It should be made clear that this tutorial can only be run on the HDP sandbox: it is not compatible with the CDH sandbox due to incompatible versions of Kafka 0.8 and Spark 1.6 on CDH, and no way of upgrading the sandbox to support Kafka 0.10 and Spark 2 without parcels (which cannot be used in the sandbox).

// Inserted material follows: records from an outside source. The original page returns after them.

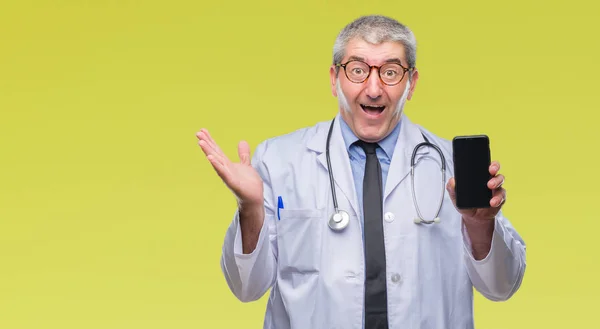 Hombre Guapo Médico Senior Mostrando Pantalla Smarpthone Sobre Fondo Aislado — Foto de Stock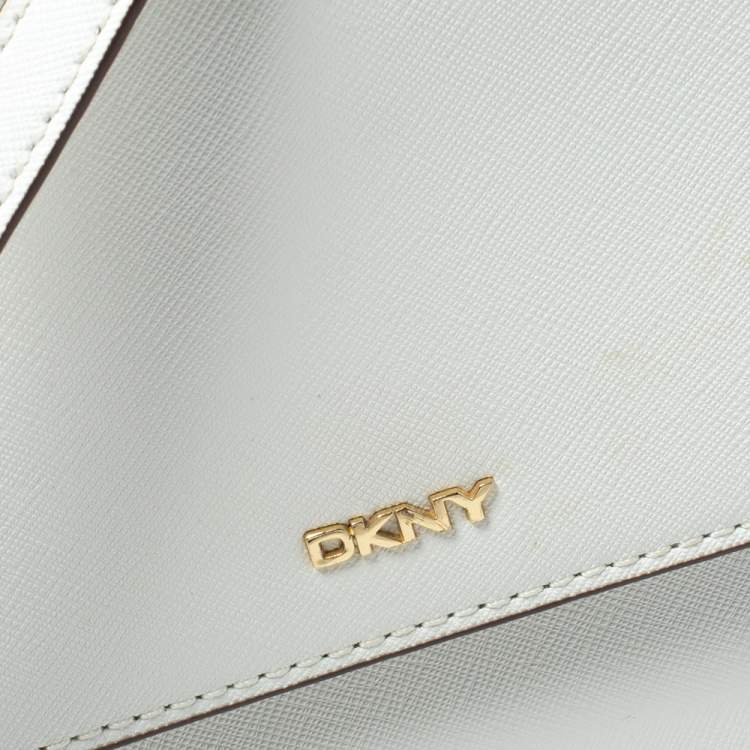 Pre Owned Dkny White Leather Bryant Flap Shoulder Bag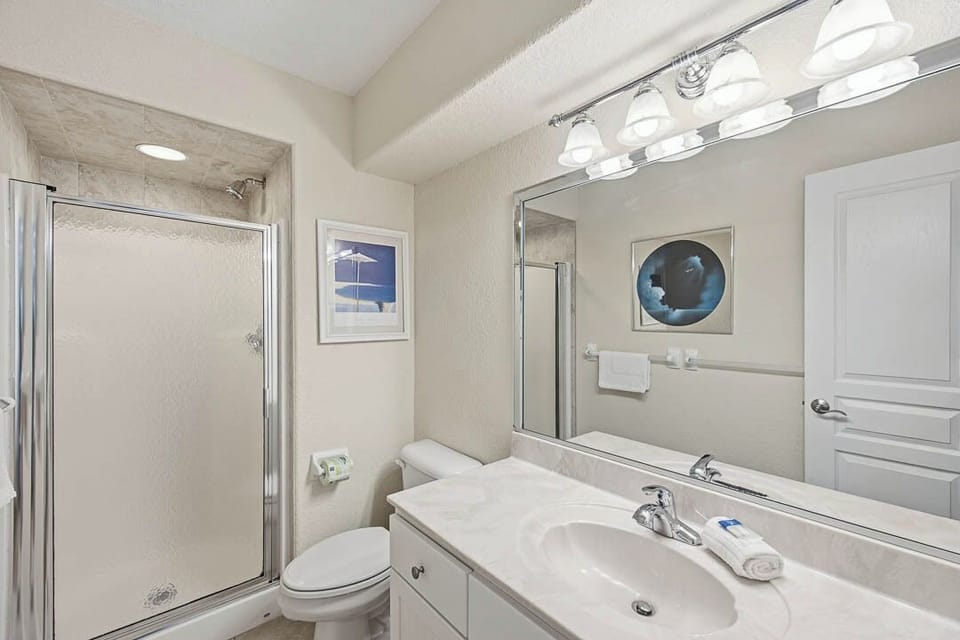 Mid-Level Hall Full Bathroom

Further, the Twitter Sentiment analysis utility linked to on github is not compatible with Spark 2, but all the rest of the scripts and templates that arrive with the tutorial are meant for Spark 2. Luckily I found that a fork exists that does work: https://github.com/jatin7/twitter-sentiment-analysis
Building this Twitter Sentiment code was overly tricky because it didn't explain what parts were relevant. For the record, all that was needed for the tutorial to work was:
git clone https://github.com/jatin7/twitter-sentiment-analysis.git
curl -L -O https://dl.bintray.com/sbt/native-packages/sbt/0.13.9/sbt-0.13.9.tgz
tar xvzf sbt-0.13.9.tgz
JAVA_OPTS=-Xmx2G sbt/bin/sbt clean package assembly
Getting the spark classpath right was also difficult:
sudo vim /etc/spark2/conf/spark-defaults.conf
where /opt/spark-receiver/ is a directory and has files:
rw-rr- 1 centos centos 211938 Jul 15 11:44 ejml-0.23.jar
-rwxr-xr-x 1 centos centos 6047 Jul 15 10:03 sentiment-job-kafka.scala
rw-rr- 1 centos centos 190507 Jul 15 11:37 spark-streaming-kafka-0-10_2.11-126.96.36.199.6.5.0-292.jar
rw-rr- 1 centos centos 8146873 Jul 15 11:37 stanford-corenlp-3.9.2.jar
-rwxr-xr-x 1 centos centos 2103 Jul 15 10:02 stream-submit-kafka.sh
rw-rr- 1 centos centos 779055 Jul 15 11:37 twitter-sentiment-analysis-0.1-SNAPSHOT.jar
The actual Kylo template needs some refinement as the Twitter api credentials and twitter.terms variable doesn't pass through properly into NiFi.
I was able to get it to work eventually, but it shouldn't have been so hard.